### Assignment
Type out the entries again, matching each one exactly.

[Stored data]
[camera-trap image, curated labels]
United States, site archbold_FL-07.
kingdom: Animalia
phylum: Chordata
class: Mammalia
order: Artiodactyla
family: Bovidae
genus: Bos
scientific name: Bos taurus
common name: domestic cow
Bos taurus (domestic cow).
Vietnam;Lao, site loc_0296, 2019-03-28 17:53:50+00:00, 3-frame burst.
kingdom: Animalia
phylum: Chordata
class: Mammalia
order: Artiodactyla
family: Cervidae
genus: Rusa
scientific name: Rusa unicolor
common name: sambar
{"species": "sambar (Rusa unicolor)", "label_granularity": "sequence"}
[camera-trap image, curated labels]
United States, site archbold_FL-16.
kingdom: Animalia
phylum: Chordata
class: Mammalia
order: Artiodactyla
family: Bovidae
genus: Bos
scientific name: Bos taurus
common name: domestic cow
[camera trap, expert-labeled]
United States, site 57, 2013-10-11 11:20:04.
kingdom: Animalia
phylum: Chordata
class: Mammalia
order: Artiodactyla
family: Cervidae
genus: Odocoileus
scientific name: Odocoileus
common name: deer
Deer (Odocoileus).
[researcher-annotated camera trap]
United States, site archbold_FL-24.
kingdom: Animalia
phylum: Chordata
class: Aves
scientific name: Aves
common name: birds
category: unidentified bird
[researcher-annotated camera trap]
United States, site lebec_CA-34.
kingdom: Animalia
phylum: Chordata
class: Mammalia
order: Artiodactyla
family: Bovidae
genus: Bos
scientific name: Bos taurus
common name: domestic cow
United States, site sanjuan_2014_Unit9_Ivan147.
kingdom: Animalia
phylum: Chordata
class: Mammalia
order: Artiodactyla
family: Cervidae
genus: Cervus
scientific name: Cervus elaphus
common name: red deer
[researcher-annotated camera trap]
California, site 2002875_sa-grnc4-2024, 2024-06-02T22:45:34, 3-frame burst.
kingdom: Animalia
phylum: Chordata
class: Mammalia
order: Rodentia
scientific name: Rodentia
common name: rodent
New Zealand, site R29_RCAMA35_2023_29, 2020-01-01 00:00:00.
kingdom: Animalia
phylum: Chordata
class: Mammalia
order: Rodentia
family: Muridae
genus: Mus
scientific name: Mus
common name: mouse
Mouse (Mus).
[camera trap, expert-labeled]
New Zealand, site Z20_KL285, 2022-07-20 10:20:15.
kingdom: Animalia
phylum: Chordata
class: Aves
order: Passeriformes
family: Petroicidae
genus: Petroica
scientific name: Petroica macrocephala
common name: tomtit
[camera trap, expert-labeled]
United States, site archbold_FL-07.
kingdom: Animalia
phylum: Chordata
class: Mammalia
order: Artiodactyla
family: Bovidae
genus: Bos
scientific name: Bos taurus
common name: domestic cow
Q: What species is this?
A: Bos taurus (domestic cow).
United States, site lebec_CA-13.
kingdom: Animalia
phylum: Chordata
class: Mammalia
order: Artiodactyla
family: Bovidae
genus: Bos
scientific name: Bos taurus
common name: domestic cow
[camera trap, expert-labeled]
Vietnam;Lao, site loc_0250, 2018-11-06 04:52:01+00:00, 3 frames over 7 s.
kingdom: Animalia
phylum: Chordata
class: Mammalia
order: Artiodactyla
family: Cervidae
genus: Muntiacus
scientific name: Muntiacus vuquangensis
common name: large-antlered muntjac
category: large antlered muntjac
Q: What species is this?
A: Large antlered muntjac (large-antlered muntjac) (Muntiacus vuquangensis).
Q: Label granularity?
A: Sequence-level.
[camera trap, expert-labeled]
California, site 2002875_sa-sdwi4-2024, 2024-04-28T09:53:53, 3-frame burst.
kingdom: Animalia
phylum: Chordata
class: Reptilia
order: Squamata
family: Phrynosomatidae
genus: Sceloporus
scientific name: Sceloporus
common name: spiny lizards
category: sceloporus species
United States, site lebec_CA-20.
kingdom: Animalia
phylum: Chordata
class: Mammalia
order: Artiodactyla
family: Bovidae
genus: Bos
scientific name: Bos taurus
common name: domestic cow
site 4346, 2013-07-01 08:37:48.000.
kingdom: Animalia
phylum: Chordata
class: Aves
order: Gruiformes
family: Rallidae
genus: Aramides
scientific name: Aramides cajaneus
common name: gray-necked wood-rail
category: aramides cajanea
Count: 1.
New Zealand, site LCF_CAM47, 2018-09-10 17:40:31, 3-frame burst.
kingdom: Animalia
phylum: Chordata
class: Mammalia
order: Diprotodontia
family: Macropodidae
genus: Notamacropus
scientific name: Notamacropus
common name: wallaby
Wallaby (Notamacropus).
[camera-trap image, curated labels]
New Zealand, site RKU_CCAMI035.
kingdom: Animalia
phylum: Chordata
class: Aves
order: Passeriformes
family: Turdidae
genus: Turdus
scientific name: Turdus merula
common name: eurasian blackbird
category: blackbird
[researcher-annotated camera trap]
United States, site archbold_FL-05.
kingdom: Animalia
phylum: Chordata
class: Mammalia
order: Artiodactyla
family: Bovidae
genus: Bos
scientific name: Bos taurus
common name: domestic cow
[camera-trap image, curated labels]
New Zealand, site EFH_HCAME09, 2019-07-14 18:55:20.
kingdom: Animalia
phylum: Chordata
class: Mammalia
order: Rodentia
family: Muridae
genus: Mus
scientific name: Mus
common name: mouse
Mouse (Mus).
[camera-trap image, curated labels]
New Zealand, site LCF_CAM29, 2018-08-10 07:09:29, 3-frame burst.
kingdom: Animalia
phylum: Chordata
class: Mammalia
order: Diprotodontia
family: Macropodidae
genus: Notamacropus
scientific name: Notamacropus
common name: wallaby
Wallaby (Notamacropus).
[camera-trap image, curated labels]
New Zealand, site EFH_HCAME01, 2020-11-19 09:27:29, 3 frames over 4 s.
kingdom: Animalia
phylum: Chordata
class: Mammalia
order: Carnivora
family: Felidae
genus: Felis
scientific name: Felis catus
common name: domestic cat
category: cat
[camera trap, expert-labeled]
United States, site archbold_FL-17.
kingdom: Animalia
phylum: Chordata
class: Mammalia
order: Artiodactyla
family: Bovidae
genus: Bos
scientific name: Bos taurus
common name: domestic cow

### Reply
[camera-trap image, curated labels]
United States, site archbold_FL-07.
kingdom: Animalia
phylum: Chordata
class: Mammalia
order: Artiodactyla
family: Bovidae
genus: Bos
scientific name: Bos taurus
common name: domestic cow
Bos taurus (domestic cow).
Vietnam;Lao, site loc_0296, 2019-03-28 17:53:50+00:00, 3-frame burst.
kingdom: Animalia
phylum: Chordata
class: Mammalia
order: Artiodactyla
family: Cervidae
genus: Rusa
scientific name: Rusa unicolor
common name: sambar
{"species": "sambar (Rusa unicolor)", "label_granularity": "sequence"}
[camera-trap image, curated labels]
United States, site archbold_FL-16.
kingdom: Animalia
phylum: Chordata
class: Mammalia
order: Artiodactyla
family: Bovidae
genus: Bos
scientific name: Bos taurus
common name: domestic cow
[camera trap, expert-labeled]
United States, site 57, 2013-10-11 11:20:04.
kingdom: Animalia
phylum: Chordata
class: Mammalia
order: Artiodactyla
family: Cervidae
genus: Odocoileus
scientific name: Odocoileus
common name: deer
Deer (Odocoileus).
[researcher-annotated camera trap]
United States, site archbold_FL-24.
kingdom: Animalia
phylum: Chordata
class: Aves
scientific name: Aves
common name: birds
category: unidentified bird
[researcher-annotated camera trap]
United States, site lebec_CA-34.
kingdom: Animalia
phylum: Chordata
class: Mammalia
order: Artiodactyla
family: Bovidae
genus: Bos
scientific name: Bos taurus
common name: domestic cow
United States, site sanjuan_2014_Unit9_Ivan147.
kingdom: Animalia
phylum: Chordata
class: Mammalia
order: Artiodactyla
family: Cervidae
genus: Cervus
scientific name: Cervus elaphus
common name: red deer
[researcher-annotated camera trap]
California, site 2002875_sa-grnc4-2024, 2024-06-02T22:45:34, 3-frame burst.
kingdom: Animalia
phylum: Chordata
class: Mammalia
order: Rodentia
scientific name: Rodentia
common name: rodent
New Zealand, site R29_RCAMA35_2023_29, 2020-01-01 00:00:00.
kingdom: Animalia
phylum: Chordata
class: Mammalia
order: Rodentia
family: Muridae
genus: Mus
scientific name: Mus
common name: mouse
Mouse (Mus).
[camera trap, expert-labeled]
New Zealand, site Z20_KL285, 2022-07-20 10:20:15.
kingdom: Animalia
phylum: Chordata
class: Aves
order: Passeriformes
family: Petroicidae
genus: Petroica
scientific name: Petroica macrocephala
common name: tomtit
[camera trap, expert-labeled]
United States, site archbold_FL-07.
kingdom: Animalia
phylum: Chordata
class: Mammalia
order: Artiodactyla
family: Bovidae
genus: Bos
scientific name: Bos taurus
common name: domestic cow
Q: What species is this?
A: Bos taurus (domestic cow).
United States, site lebec_CA-13.
kingdom: Animalia
phylum: Chordata
class: Mammalia
order: Artiodactyla
family: Bovidae
genus: Bos
scientific name: Bos taurus
common name: domestic cow
[camera trap, expert-labeled]
Vietnam;Lao, site loc_0250, 2018-11-06 04:52:01+00:00, 3 frames over 7 s.
kingdom: Animalia
phylum: Chordata
class: Mammalia
order: Artiodactyla
family: Cervidae
genus: Muntiacus
scientific name: Muntiacus vuquangensis
common name: large-antlered muntjac
category: large antlered muntjac
Q: What species is this?
A: Large antlered muntjac (large-antlered muntjac) (Muntiacus vuquangensis).
Q: Label granularity?
A: Sequence-level.
[camera trap, expert-labeled]
California, site 2002875_sa-sdwi4-2024, 2024-04-28T09:53:53, 3-frame burst.
kingdom: Animalia
phylum: Chordata
class: Reptilia
order: Squamata
family: Phrynosomatidae
genus: Sceloporus
scientific name: Sceloporus
common name: spiny lizards
category: sceloporus species
United States, site lebec_CA-20.
kingdom: Animalia
phylum: Chordata
class: Mammalia
order: Artiodactyla
family: Bovidae
genus: Bos
scientific name: Bos taurus
common name: domestic cow
site 4346, 2013-07-01 08:37:48.000.
kingdom: Animalia
phylum: Chordata
class: Aves
order: Gruiformes
family: Rallidae
genus: Aramides
scientific name: Aramides cajaneus
common name: gray-necked wood-rail
category: aramides cajanea
Count: 1.
New Zealand, site LCF_CAM47, 2018-09-10 17:40:31, 3-frame burst.
kingdom: Animalia
phylum: Chordata
class: Mammalia
order: Diprotodontia
family: Macropodidae
genus: Notamacropus
scientific name: Notamacropus
common name: wallaby
Wallaby (Notamacropus).
[camera-trap image, curated labels]
New Zealand, site RKU_CCAMI035.
kingdom: Animalia
phylum: Chordata
class: Aves
order: Passeriformes
family: Turdidae
genus: Turdus
scientific name: Turdus merula
common name: eurasian blackbird
category: blackbird
[researcher-annotated camera trap]
United States, site archbold_FL-05.
kingdom: Animalia
phylum: Chordata
class: Mammalia
order: Artiodactyla
family: Bovidae
genus: Bos
scientific name: Bos taurus
common name: domestic cow
[camera-trap image, curated labels]
New Zealand, site EFH_HCAME09, 2019-07-14 18:55:20.
kingdom: Animalia
phylum: Chordata
class: Mammalia
order: Rodentia
family: Muridae
genus: Mus
scientific name: Mus
common name: mouse
Mouse (Mus).
[camera-trap image, curated labels]
New Zealand, site LCF_CAM29, 2018-08-10 07:09:29, 3-frame burst.
kingdom: Animalia
phylum: Chordata
class: Mammalia
order: Diprotodontia
family: Macropodidae
genus: Notamacropus
scientific name: Notamacropus
common name: wallaby
Wallaby (Notamacropus).
[camera-trap image, curated labels]
New Zealand, site EFH_HCAME01, 2020-11-19 09:27:29, 3 frames over 4 s.
kingdom: Animalia
phylum: Chordata
class: Mammalia
order: Carnivora
family: Felidae
genus: Felis
scientific name: Felis catus
common name: domestic cat
category: cat
[camera trap, expert-labeled]
United States, site archbold_FL-17.
kingdom: Animalia
phylum: Chordata
class: Mammalia
order: Artiodactyla
family: Bovidae
genus: Bos
scientific name: Bos taurus
common name: domestic cow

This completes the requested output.